Are these assessments of this man fair based off this 14-second period in his life? I think it's fair to say that they probably aren't, but therein lies the problem with internet burning. Name-call first, ask zero questions later. Could this man be a great guy? Of course! Could he be a terrible guy? Also, of course! Should he be wearing a jersey and getting excited over a foul ball as a middle-aged man? No! But who are we to judge.

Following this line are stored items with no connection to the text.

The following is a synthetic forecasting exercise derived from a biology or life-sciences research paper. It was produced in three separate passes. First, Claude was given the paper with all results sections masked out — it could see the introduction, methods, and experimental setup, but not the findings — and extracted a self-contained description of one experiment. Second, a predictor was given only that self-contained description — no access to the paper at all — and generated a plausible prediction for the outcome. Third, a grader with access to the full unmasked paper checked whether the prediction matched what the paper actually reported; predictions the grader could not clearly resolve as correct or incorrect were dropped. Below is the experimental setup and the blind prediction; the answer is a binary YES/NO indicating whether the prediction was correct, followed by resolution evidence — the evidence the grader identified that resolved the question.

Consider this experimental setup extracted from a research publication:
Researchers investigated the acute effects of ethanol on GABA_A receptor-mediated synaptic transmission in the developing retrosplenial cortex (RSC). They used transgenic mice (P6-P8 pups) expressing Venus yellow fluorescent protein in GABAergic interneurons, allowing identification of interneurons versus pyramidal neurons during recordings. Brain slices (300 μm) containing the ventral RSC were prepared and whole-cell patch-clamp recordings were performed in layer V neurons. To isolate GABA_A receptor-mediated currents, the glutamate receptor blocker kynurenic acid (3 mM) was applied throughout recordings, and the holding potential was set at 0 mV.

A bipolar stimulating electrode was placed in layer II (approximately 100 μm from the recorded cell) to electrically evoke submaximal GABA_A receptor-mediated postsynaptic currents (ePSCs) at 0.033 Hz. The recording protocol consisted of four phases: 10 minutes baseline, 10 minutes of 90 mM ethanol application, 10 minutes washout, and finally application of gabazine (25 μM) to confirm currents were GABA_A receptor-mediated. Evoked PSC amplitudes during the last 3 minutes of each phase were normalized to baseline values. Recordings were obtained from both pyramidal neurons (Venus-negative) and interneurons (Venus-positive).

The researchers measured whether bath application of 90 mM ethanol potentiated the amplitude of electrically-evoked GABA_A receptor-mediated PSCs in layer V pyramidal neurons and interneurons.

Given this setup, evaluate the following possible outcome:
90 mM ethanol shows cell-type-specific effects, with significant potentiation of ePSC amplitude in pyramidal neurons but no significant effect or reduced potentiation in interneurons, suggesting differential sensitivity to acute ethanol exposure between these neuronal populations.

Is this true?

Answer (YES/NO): NO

Turns out, the guy is actually not a monster, according to people who had the capacity to take a step back, breathe in, use their brains and not immediately grab the torches and pitchforks:
Unfortunately, this stunning turn of events won't really make a difference to those who have already made up their minds and can't turn back now. Seriously, go look at the replies to David Kaplan's tweets. I'd post them here but I've had enough Twitter for today. Let this be a lesson to all that jumping to conclusions is.... never mind. We'll never learn.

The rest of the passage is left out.